● **EXERCISE REQUIREMENTS**: With nothing added and nothing dropped, write out all of the entries below.

● **SUPPLIED RECORDS**:
= Beginning of Section =

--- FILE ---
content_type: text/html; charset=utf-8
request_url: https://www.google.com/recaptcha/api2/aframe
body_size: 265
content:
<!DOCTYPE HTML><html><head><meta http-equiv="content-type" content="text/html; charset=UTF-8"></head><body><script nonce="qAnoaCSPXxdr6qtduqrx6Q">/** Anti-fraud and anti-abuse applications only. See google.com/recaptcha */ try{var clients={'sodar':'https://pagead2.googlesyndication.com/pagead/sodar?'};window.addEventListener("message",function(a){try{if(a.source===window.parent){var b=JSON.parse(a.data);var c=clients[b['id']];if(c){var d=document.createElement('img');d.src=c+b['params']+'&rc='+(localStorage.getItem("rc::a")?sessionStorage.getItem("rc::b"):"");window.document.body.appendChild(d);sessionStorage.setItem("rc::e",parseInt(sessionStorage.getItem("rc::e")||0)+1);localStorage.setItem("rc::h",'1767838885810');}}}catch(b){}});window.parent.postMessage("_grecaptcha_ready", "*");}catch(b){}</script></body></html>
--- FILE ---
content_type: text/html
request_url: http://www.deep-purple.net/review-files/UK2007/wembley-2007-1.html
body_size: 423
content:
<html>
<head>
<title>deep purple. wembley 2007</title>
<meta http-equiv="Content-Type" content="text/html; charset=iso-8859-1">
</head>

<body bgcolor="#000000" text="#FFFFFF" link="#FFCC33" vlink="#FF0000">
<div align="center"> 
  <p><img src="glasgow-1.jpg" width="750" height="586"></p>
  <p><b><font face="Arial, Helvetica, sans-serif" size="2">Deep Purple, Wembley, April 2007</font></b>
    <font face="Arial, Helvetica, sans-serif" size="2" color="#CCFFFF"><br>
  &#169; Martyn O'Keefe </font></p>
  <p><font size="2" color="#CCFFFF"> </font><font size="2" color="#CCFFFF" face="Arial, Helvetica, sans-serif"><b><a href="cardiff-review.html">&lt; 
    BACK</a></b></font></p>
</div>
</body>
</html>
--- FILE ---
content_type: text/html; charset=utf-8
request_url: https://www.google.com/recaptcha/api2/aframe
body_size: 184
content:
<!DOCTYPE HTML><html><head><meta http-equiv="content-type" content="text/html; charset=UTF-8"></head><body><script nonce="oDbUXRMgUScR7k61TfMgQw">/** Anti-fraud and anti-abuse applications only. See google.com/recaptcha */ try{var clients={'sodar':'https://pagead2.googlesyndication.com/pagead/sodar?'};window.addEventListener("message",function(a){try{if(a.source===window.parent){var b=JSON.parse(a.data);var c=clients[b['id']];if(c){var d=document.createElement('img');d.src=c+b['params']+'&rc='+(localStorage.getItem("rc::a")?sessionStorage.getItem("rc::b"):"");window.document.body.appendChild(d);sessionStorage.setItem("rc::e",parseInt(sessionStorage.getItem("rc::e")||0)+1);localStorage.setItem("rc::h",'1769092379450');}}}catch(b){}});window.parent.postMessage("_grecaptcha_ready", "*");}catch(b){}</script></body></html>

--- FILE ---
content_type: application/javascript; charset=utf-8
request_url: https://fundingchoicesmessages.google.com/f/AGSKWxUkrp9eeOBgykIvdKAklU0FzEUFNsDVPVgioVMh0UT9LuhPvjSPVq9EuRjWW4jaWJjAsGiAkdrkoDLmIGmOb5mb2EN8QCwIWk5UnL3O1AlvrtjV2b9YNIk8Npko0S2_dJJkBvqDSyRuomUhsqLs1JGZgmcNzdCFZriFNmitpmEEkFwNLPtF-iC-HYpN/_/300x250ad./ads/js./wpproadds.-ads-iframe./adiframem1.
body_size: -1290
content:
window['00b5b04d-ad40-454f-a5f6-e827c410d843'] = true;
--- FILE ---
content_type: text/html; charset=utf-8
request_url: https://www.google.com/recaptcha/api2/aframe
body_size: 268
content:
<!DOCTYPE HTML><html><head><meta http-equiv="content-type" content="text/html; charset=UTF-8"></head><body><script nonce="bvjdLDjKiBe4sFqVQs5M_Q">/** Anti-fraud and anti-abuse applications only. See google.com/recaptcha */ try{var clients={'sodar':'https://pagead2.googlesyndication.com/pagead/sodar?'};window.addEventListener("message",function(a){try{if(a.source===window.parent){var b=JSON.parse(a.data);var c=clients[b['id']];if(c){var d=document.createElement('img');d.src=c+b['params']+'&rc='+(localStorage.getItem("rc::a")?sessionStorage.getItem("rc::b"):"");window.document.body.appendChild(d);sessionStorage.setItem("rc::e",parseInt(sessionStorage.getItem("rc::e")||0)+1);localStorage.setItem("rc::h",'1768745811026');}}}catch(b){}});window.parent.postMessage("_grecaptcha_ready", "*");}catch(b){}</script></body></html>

= End of Section =

● **TASK ANSWER**:
--- FILE ---
content_type: text/html; charset=utf-8
request_url: https://www.google.com/recaptcha/api2/aframe
body_size: 265
content:
<!DOCTYPE HTML><html><head><meta http-equiv="content-type" content="text/html; charset=UTF-8"></head><body><script nonce="qAnoaCSPXxdr6qtduqrx6Q">/** Anti-fraud and anti-abuse applications only. See google.com/recaptcha */ try{var clients={'sodar':'https://pagead2.googlesyndication.com/pagead/sodar?'};window.addEventListener("message",function(a){try{if(a.source===window.parent){var b=JSON.parse(a.data);var c=clients[b['id']];if(c){var d=document.createElement('img');d.src=c+b['params']+'&rc='+(localStorage.getItem("rc::a")?sessionStorage.getItem("rc::b"):"");window.document.body.appendChild(d);sessionStorage.setItem("rc::e",parseInt(sessionStorage.getItem("rc::e")||0)+1);localStorage.setItem("rc::h",'1767838885810');}}}catch(b){}});window.parent.postMessage("_grecaptcha_ready", "*");}catch(b){}</script></body></html>
--- FILE ---
content_type: text/html
request_url: http://www.deep-purple.net/review-files/UK2007/wembley-2007-1.html
body_size: 423
content:
<html>
<head>
<title>deep purple. wembley 2007</title>
<meta http-equiv="Content-Type" content="text/html; charset=iso-8859-1">
</head>

<body bgcolor="#000000" text="#FFFFFF" link="#FFCC33" vlink="#FF0000">
<div align="center"> 
  <p><img src="glasgow-1.jpg" width="750" height="586"></p>
  <p><b><font face="Arial, Helvetica, sans-serif" size="2">Deep Purple, Wembley, April 2007</font></b>
    <font face="Arial, Helvetica, sans-serif" size="2" color="#CCFFFF"><br>
  &#169; Martyn O'Keefe </font></p>
  <p><font size="2" color="#CCFFFF"> </font><font size="2" color="#CCFFFF" face="Arial, Helvetica, sans-serif"><b><a href="cardiff-review.html">&lt; 
    BACK</a></b></font></p>
</div>
</body>
</html>
--- FILE ---
content_type: text/html; charset=utf-8
request_url: https://www.google.com/recaptcha/api2/aframe
body_size: 184
content:
<!DOCTYPE HTML><html><head><meta http-equiv="content-type" content="text/html; charset=UTF-8"></head><body><script nonce="oDbUXRMgUScR7k61TfMgQw">/** Anti-fraud and anti-abuse applications only. See google.com/recaptcha */ try{var clients={'sodar':'https://pagead2.googlesyndication.com/pagead/sodar?'};window.addEventListener("message",function(a){try{if(a.source===window.parent){var b=JSON.parse(a.data);var c=clients[b['id']];if(c){var d=document.createElement('img');d.src=c+b['params']+'&rc='+(localStorage.getItem("rc::a")?sessionStorage.getItem("rc::b"):"");window.document.body.appendChild(d);sessionStorage.setItem("rc::e",parseInt(sessionStorage.getItem("rc::e")||0)+1);localStorage.setItem("rc::h",'1769092379450');}}}catch(b){}});window.parent.postMessage("_grecaptcha_ready", "*");}catch(b){}</script></body></html>

--- FILE ---
content_type: application/javascript; charset=utf-8
request_url: https://fundingchoicesmessages.google.com/f/AGSKWxUkrp9eeOBgykIvdKAklU0FzEUFNsDVPVgioVMh0UT9LuhPvjSPVq9EuRjWW4jaWJjAsGiAkdrkoDLmIGmOb5mb2EN8QCwIWk5UnL3O1AlvrtjV2b9YNIk8Npko0S2_dJJkBvqDSyRuomUhsqLs1JGZgmcNzdCFZriFNmitpmEEkFwNLPtF-iC-HYpN/_/300x250ad./ads/js./wpproadds.-ads-iframe./adiframem1.
body_size: -1290
content:
window['00b5b04d-ad40-454f-a5f6-e827c410d843'] = true;
--- FILE ---
content_type: text/html; charset=utf-8
request_url: https://www.google.com/recaptcha/api2/aframe
body_size: 268
content:
<!DOCTYPE HTML><html><head><meta http-equiv="content-type" content="text/html; charset=UTF-8"></head><body><script nonce="bvjdLDjKiBe4sFqVQs5M_Q">/** Anti-fraud and anti-abuse applications only. See google.com/recaptcha */ try{var clients={'sodar':'https://pagead2.googlesyndication.com/pagead/sodar?'};window.addEventListener("message",function(a){try{if(a.source===window.parent){var b=JSON.parse(a.data);var c=clients[b['id']];if(c){var d=document.createElement('img');d.src=c+b['params']+'&rc='+(localStorage.getItem("rc::a")?sessionStorage.getItem("rc::b"):"");window.document.body.appendChild(d);sessionStorage.setItem("rc::e",parseInt(sessionStorage.getItem("rc::e")||0)+1);localStorage.setItem("rc::h",'1768745811026');}}}catch(b){}});window.parent.postMessage("_grecaptcha_ready", "*");}catch(b){}</script></body></html>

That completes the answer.